I do not know whether secular society is responsible for the decadence of religion, or the decadence of religion is responsible for the failure of secular society, nor does it particularly matter. What I am concerned with is a condition amounting to almost complete severance between the two, and how we may “knit up this ravelled sleeve” of life so that once more we may have an wholesome unity in place of the present disunity; for until this is accomplished, until once more religion enters into the very marrow of social being, enters with all its powers of judgment and determination and co-ordination and creative energy, just so long shall we seek in vain for our way out into the Great Peace of righteous and consistent living.
Of course there is only one sure way, one method by which this, and all our manifold difficulties, can be resolved, and that is through the achieved enlightenment of the individual. As I have insisted in each of these lectures, salvation is not through machinery but through the individual soul, for it is life itself that is operating, not the instruments that man devises in his ingenuity. Yet the mechanism is of great value for even itself may give aid and stimulus in the personal regenerative process, or, on the contrary, it may deter this by the confusing and misleading influences it creates. Therefore we are bound to regard material reforms, and of these, as they suggest themselves in the field of organized religion, I propose to speak.
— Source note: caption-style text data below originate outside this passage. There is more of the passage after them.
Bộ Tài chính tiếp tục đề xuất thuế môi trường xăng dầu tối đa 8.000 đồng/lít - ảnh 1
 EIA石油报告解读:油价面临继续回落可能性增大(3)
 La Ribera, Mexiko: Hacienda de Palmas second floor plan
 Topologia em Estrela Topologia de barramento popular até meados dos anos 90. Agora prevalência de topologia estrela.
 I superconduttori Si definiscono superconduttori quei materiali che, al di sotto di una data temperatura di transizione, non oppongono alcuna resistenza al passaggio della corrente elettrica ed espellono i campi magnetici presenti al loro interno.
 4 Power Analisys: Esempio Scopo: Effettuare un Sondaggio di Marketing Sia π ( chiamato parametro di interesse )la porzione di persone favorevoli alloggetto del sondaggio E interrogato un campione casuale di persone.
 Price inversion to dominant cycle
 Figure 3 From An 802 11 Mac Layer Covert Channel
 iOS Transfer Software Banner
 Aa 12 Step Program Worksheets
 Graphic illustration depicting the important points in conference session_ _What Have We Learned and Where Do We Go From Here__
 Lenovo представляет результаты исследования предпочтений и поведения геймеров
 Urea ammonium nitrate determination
No one will deny the progressive alienation of life from religion that has developed since the Reformation and has now reached a point of almost complete severance. Religion, once a public preoccupation, has now withdrawn to the fastnesses of the individual soul, when it has not vanished altogether, as it has in the case of the majority of citizens of this Republic in so far as definite faith, explicit belief, application, practice and action are concerned. In the hermitage that some still make within themselves, religion still lives on as ardent and as potent and as regenerative as before, but in general, if we are to judge from the conduct of recent life, it is held, when it is accepted at all, with a certain formality, and is neither cherished with conviction nor allowed to interfere with the everyday life of the practical man. As a great English statesman remarked in the last century, “No one has a higher regard for religion than I, but when it comes to intruding it into public affairs, well, really—!”